Synchronizing/pausing all processes but one with DistributedDataParallel

Hello,
I’m working with the code example from the official ImagNet distributed tutorial.
Basically, the code uses torch.multiprocessing.spawn(main_worker) to run a copy of the “main worker” function on each GPU.
Then, in each worker the dist.init_process_group command is run and both the model and dataset/dataloader are created and cast into torch.nn.parallel.DistributedDataParallel(model) and torch.utils.data.distributed.DistributedSampler(dataset).

My problem is that after every epoch I want to modify and rewrite all the data in the dataset, I thought the most straightforward way was to run this shuffling in only one of the nodes inside of an “if” like if args.multiprocessing_distributed and args.rank == 1: so not all the nodes would perform the shuffling simultaneously, similarly to the 252 line of the code.

The operation of rewriting the dataset takes long time (>10 minutes).
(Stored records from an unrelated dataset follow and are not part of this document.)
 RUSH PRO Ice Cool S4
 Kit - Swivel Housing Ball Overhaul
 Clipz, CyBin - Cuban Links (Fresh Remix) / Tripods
This created a problem where processes which didn’t perform the shuffling were trying to access data while it’s being rewritten by the node that modifies the data.

Is there any suggested way of making the rest of the processes wait for the one process to finish the modification and writing of the data before continuing the training?

I found this “barrier” method from the pytorch distributed package.
And also this section about synchronization in python’s documentation.
But because the error I get isn’t 100% reproducible (in some runs it appears 10 minutes after start in some runs it appears hours into the run) I can’t really test the those implementations and I couldn’t find any easy to follow examples.

Any suggestions would be appreciated :sweat_smile:

dist.barrier() should help to block all processes in the group until everyone has reached the same barrier. What error did you see after adding a barrier?